After You Believe is the third in a trilogy from Bishop Wright (he is a retired Anglican bishop), following Simply Christian and Surprised by Hope, which are among the best books I've read in recent years.
In After You Believe, Wright tackles the topic of Christian character and virtue. Using the wonderfully apt illustration of Captain "Sully" Sullenberger's heroism in saving lives on the ill-fated Flight 1549, he makes the case that "virtue is what happens when wise and courageous choices have become 'second nature.'...Like an acquired taste, such choices and actions, which started off being practiced with difficulty, ended up being, yes, 'second nature'" (p. 21).

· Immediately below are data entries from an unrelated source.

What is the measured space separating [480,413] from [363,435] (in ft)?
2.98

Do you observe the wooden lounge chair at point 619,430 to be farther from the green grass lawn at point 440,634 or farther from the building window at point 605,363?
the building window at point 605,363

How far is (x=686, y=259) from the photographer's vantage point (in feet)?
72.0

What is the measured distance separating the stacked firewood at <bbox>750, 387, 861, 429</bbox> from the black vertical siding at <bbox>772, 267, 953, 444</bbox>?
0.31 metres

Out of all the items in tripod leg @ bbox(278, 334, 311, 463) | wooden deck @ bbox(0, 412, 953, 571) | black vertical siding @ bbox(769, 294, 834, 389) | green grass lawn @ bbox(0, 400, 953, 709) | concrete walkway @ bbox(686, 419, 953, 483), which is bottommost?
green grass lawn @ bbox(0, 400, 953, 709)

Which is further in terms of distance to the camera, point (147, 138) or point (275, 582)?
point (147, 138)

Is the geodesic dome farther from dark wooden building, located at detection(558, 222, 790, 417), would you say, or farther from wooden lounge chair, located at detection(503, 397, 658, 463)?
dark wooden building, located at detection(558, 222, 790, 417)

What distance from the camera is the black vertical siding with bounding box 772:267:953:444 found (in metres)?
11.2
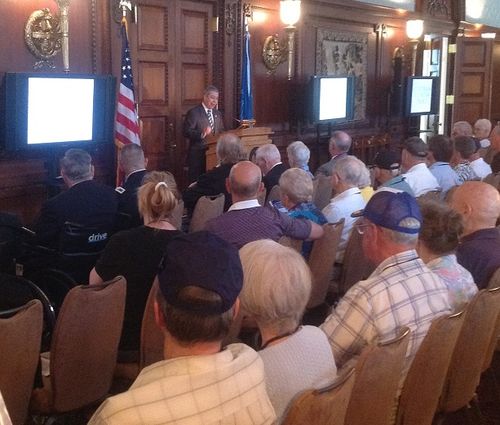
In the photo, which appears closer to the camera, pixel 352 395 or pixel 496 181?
pixel 352 395

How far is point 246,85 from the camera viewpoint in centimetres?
909

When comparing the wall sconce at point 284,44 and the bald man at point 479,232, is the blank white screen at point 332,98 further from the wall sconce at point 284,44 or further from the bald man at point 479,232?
the bald man at point 479,232

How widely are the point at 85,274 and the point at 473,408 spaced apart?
238 centimetres

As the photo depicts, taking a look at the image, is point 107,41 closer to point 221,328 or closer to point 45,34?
point 45,34

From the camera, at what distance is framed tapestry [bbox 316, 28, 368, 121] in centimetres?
1076

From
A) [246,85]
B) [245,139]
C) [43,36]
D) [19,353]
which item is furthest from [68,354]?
[246,85]

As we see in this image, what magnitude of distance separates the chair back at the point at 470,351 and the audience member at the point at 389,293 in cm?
18

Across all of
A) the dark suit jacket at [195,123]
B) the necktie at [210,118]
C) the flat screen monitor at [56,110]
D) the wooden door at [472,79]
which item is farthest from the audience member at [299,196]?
the wooden door at [472,79]

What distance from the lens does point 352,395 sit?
7.29ft

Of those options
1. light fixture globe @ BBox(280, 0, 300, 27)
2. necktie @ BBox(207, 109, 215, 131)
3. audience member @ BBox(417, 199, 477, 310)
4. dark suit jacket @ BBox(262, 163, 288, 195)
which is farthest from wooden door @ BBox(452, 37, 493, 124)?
audience member @ BBox(417, 199, 477, 310)

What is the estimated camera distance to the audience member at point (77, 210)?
170 inches

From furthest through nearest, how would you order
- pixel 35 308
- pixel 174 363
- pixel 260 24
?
pixel 260 24
pixel 35 308
pixel 174 363

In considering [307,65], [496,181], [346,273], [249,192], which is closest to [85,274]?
[249,192]

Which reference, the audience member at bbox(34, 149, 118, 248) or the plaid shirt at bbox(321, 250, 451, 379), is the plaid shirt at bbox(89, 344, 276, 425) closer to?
the plaid shirt at bbox(321, 250, 451, 379)
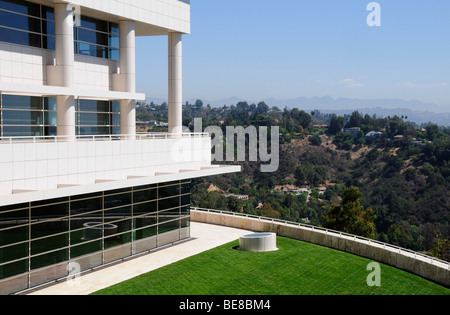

With his usual thoroughness and eloquence, he leaves the reader no choice but to agree and to desire such character and virtue. He makes it clear that "virtue" doesn't "just happen," nor is it achieved by following someone's example--even that of Jesus. Instead, he depicts what he calls "The Virtuous Circle" (see photo), comprised of regular and intertwining
influences of scripture, stories, examples, community, and practices--the "habits of mind and heart which develop those corporate virtues of which we have spoken" (p. 278), such as shared worship (prayer, scripture, sacrament, and giving). When this "virtuous circle" is habitual (not occasional), cyclical (not sequential), and sincere (not rote), our characters will be transformed and virtue will result.
It's impossible to do justice to what Commonweal calls "Wright’s close reading of Scripture, his clear prose, and his evident love for his Christian faith" in a short review, but After You Believe is a helpful and compelling book by one of the world's leading biblical scholars.